The Anti-Phishing Working Group identified more than 90 unique email fraud and phishing attacks in November and December, as scammers sought to capitalize on the increased online shopping activity during the holiday season. Numerous campaigns employed a widely publicised bug in Internet Explorer that allows fraudsters to construct more convincing urls.
Phishing attacks trick account holders into divulging sensitive account information through the use of e-mails which appear to come from trusted financial institutions and retailers. The Anti-Phishing Working group estimates that approximately 5 percent of recipients respond to the e-mails, which typically direct unsuspecting victims to enter account information into a web site operated by the fraudster.
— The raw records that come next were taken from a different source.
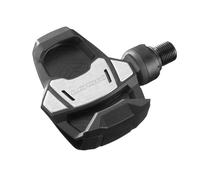 Look Keo Blade Carbon Pedals Silver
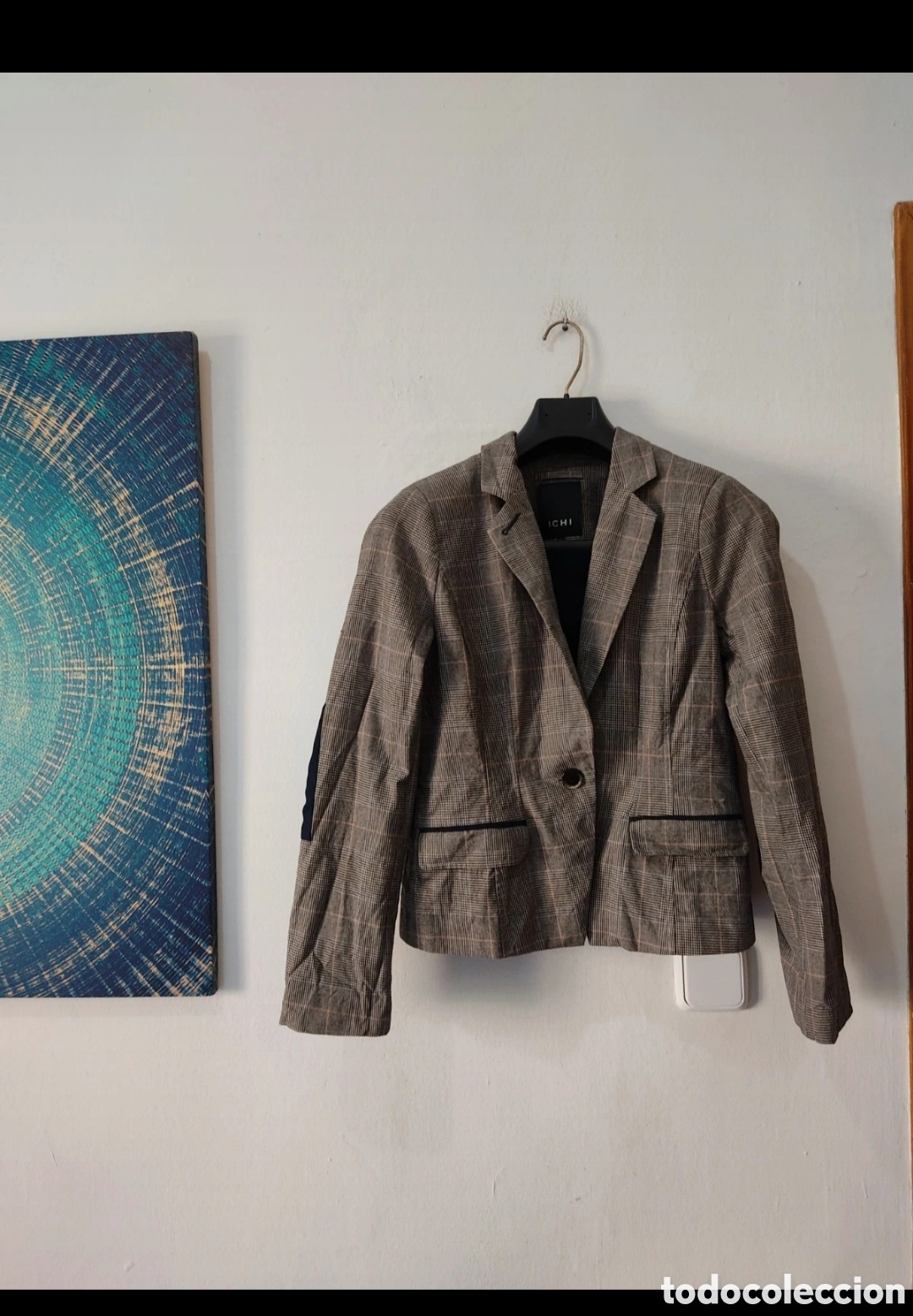 Segunda mano: Blazer para mujer talla M marca ICHI - Foto 18
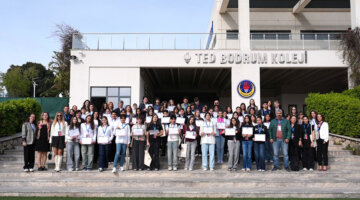 Muğla’da Ortaokullar Arası Münazara Turnuvası tamamlandı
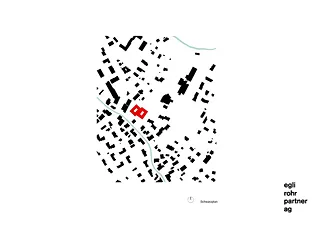 Schwarzplan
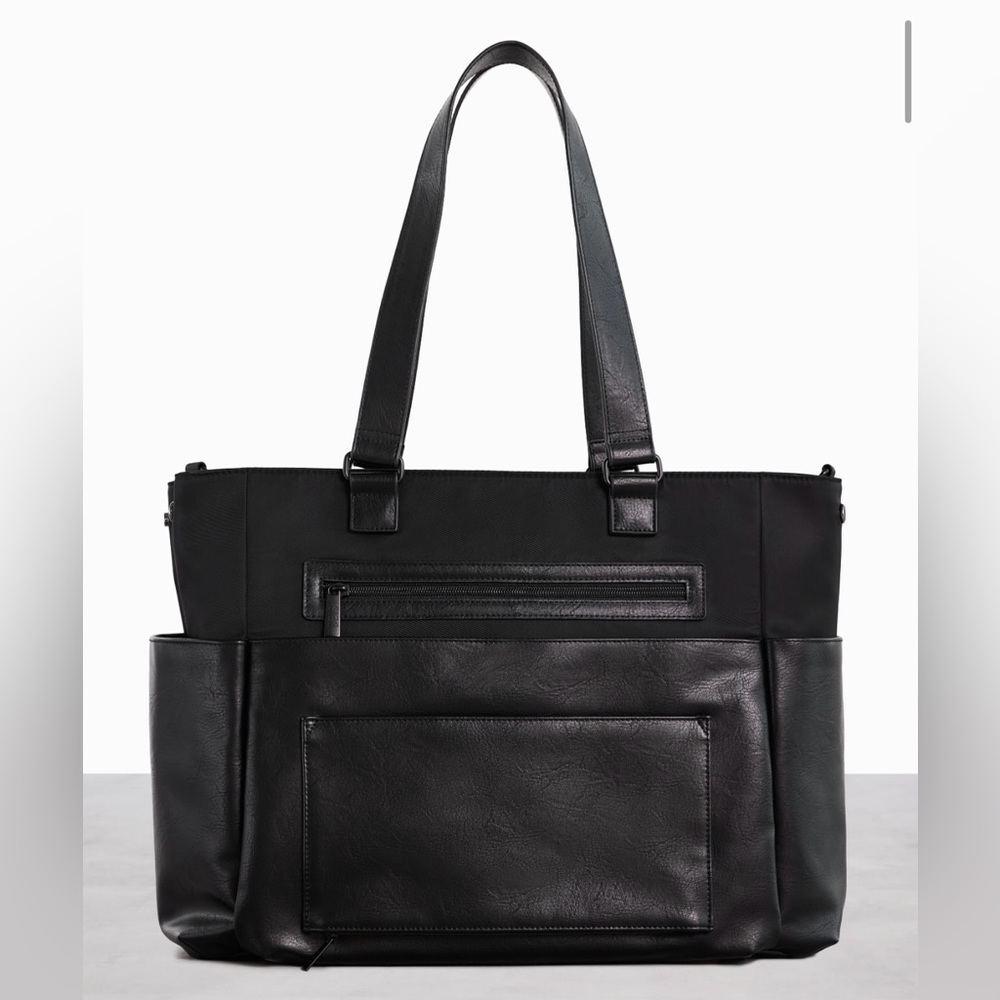 BEIS The Diaper Bag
"Bogus e-mails that try to trick customers into giving out personal information are the hottest, and most troubling, new scam on the Internet," said Jana Monroe, Assistant Director of the FBI's Cyber Division.
"The spam epidemic has rapidly evolved from a nuisance to a real security threat with the shift from dubious advertising to financial crime and identity theft," said Dave Jevans, Chairman of the Anti-Phishing Working Group. "Consumer phishing attacks are dangerous, and are quickly increasing both in number and in sophistication."
Netcraft has developed a service to help banks and other financial organizations identify sites which may be trying to construct frauds, identity theft and phishing attacks by pretending to be the bank, or are implying that the site has a relationship with the bank when in fact there is none.